| What in there was actually a crime though? The people who try to sell you timeshares with high-pressure sales tactics are also pretty scummy, but we don't throw them in jail for selling bad investments. The slideshare mentions they couldn't sell them to 'windows and orphans': I'm assuming these needed to be sold to accredited investors. Accredited investors get pitched bad investments all the time; many people here may work for startups that are one of them. Some startups get growth using scummy marketing techniques just to offload the company to investors like Google before it implodes. Some of those investors may be VCs managing, e.g., the Northwest Plumbers' Pension Fund or the Kansas School Board. None of those VCs should go to jail, even if they are mismanaging the money in some cases(I'm not making a claim that they are, overall). The depositors at the banks should be covered by the FDIC, so they aren't really at risk. The FDIC threaten to recover some of their money from the executives and accountants, and agencies tend to follow up on this sort of thing. What exactly is so wrong with selling bad investments to other companies that we should throw them in jail? That the investments were AAA ratings should be irrelevant: they are just rankings from private companies, so they should carry as much legal weight as asking your bartender for advice on the stock market. (edit) My assumption that AAA ratings carry no legal weight is false.
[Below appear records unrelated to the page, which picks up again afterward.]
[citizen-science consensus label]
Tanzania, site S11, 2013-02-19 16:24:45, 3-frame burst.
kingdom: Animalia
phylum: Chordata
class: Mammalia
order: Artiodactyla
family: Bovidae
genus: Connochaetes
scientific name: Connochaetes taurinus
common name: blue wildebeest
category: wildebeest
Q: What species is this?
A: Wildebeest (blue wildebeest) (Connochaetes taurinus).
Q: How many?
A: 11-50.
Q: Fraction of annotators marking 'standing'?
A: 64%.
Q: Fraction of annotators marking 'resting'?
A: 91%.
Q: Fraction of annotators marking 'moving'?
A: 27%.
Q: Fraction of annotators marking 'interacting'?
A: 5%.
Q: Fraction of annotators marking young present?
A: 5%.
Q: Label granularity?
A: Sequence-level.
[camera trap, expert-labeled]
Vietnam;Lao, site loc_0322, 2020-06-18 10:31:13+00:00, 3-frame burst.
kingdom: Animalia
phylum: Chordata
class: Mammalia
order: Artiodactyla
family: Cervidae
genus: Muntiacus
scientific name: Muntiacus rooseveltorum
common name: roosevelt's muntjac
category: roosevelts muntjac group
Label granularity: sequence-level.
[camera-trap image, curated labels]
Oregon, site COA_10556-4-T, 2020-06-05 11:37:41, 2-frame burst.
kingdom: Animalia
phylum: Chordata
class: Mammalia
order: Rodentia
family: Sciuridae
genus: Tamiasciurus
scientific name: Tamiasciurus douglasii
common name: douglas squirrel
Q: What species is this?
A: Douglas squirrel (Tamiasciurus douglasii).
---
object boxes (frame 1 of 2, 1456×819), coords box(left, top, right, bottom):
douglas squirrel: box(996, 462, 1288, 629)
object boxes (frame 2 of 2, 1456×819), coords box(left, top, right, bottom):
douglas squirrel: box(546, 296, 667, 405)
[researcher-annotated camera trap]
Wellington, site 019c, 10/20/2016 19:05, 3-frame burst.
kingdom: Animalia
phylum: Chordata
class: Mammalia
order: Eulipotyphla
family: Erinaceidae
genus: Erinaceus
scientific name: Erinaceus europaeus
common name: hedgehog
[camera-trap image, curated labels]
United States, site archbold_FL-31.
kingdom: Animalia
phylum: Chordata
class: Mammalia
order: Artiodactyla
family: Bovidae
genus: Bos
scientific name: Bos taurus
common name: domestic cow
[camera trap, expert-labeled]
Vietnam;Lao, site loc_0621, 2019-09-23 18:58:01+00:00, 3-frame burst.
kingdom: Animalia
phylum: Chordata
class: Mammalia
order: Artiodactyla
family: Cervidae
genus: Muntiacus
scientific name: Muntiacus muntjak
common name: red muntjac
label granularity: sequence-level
I found this, which has a good overview:
http://www.sec.gov/news/studies/credratingreport0103.pdf This is a mess: You can't use private companies to set regulations, even if it appears to work some of the time. It's just as bad as making laws that require me to only use my bartender's highest-rated stocks when investing the local college's endowment fund. They need to either scrap it from the law or set up a separate government agency that does nothing but evaluate creditworthiness of securities. Still though - where is the actual crime? Private companies scumming each other for money is to be expected, and would only be a problem if they actually lied on a contract(rather than merely neglecting to do due diligence). Was the suggestion to send the thousands of people who made fraudulent loan applications - after being egged on by salespeople - to jail(possibly with the salespeople)? That's plausible, but not a crime of the bankers. |
It also meant that bankers could craft poisonous securities, get them rated AAA, and then massively short them. I recall one case like that, though I'm blanking on the details.